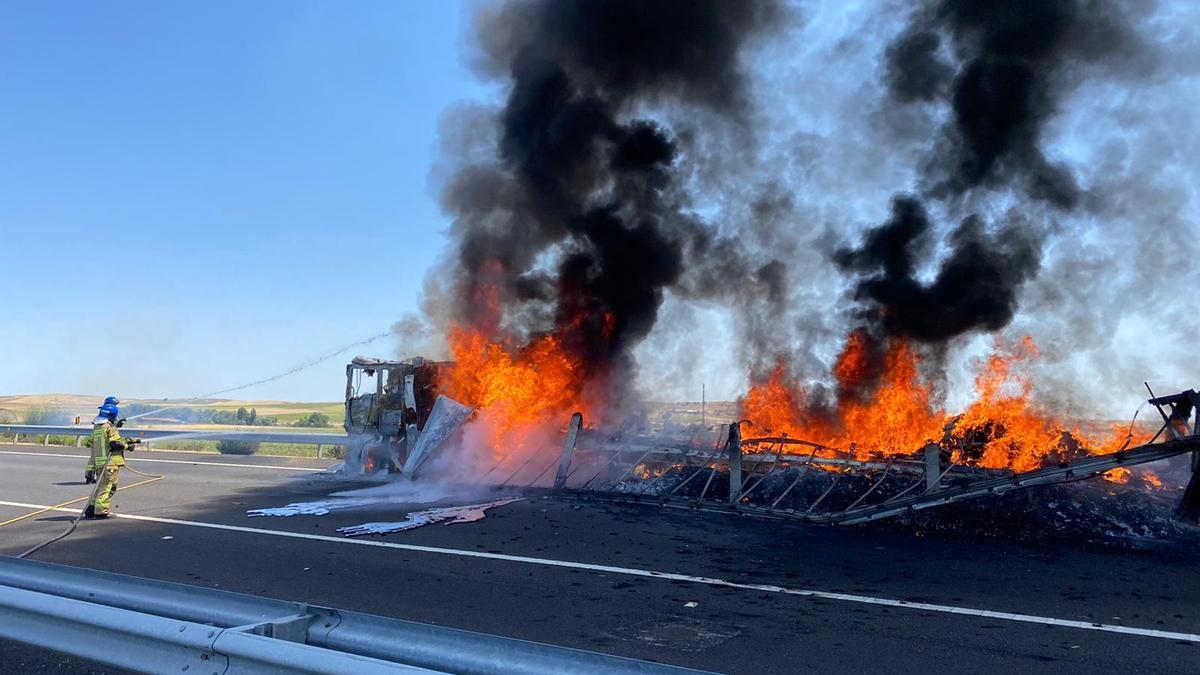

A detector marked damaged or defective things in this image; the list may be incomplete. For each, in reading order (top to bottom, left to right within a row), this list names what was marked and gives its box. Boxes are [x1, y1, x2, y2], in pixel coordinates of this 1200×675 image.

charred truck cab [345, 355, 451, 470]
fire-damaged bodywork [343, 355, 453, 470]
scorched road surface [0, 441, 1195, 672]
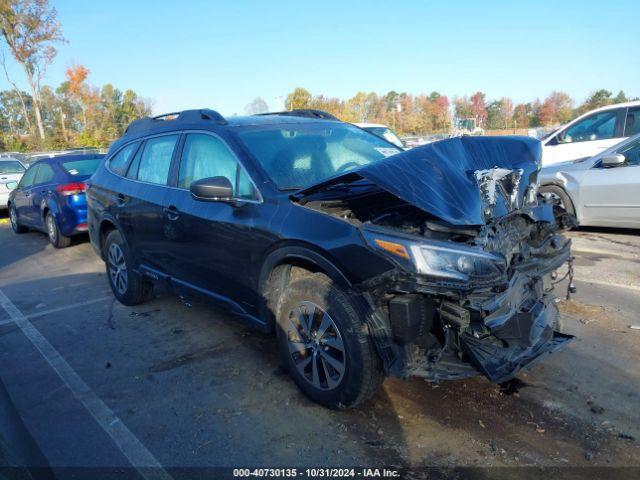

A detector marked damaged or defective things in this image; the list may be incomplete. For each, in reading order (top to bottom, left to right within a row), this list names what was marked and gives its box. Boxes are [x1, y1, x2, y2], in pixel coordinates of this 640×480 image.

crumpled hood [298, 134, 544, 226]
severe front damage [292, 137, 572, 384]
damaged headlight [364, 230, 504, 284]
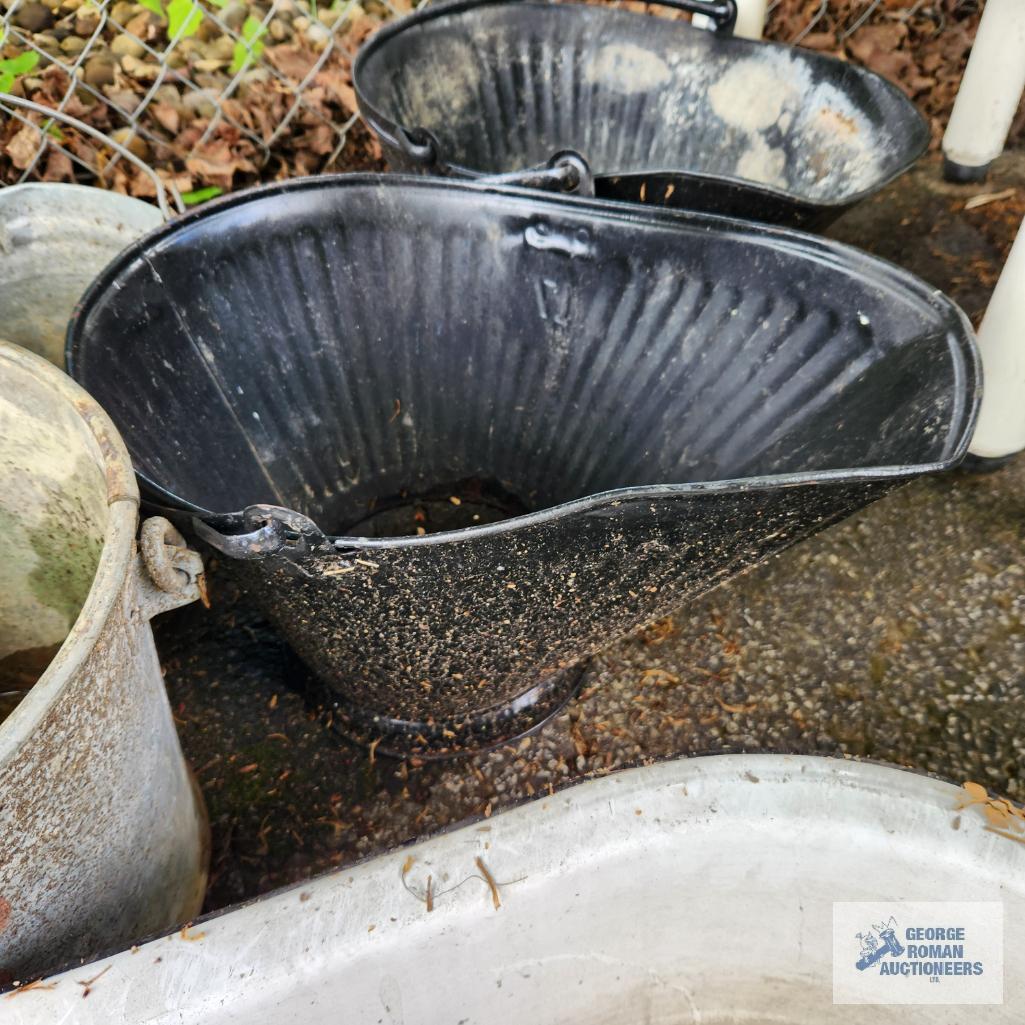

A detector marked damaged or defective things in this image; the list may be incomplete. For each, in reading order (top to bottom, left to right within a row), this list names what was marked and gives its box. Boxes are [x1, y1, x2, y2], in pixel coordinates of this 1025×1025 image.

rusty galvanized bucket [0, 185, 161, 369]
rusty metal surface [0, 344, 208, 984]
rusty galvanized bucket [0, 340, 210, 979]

Exercise objective - Print every entry exactly as written, without the pictures.

Written answer -
A detector marked damaged or defective things in this image; the list may be incomplete. For each, in reading order (top to bottom, left to right within a row), this list names what was marked and gives its box. Boxes are [x1, y1, x2, y2], in pixel coordinates of this 1200×675 image.

charred truck cab [345, 355, 451, 470]
fire-damaged bodywork [343, 355, 453, 470]
scorched road surface [0, 441, 1195, 672]

A detector marked damaged or defective things in this image; the list may be incomplete. For each, in reading order (top to bottom, left to right within a row), this list names what was marked and gives its box. Boxes are [x1, y1, x2, y2], in pixel coordinates of this 640×480 image.

crumpled hood [298, 134, 544, 226]
severe front damage [292, 137, 572, 384]
damaged headlight [364, 230, 504, 284]

A detector marked damaged or defective things in this image; the list may be incomplete. For each, in reading order (top to bottom, left to right within a row), this list names what was marked and gives its box. Boxes are [x1, y1, x2, y2], in pixel coordinates of this 1025×1025 image.

rusty galvanized bucket [0, 185, 161, 369]
rusty metal surface [0, 344, 208, 984]
rusty galvanized bucket [0, 340, 210, 979]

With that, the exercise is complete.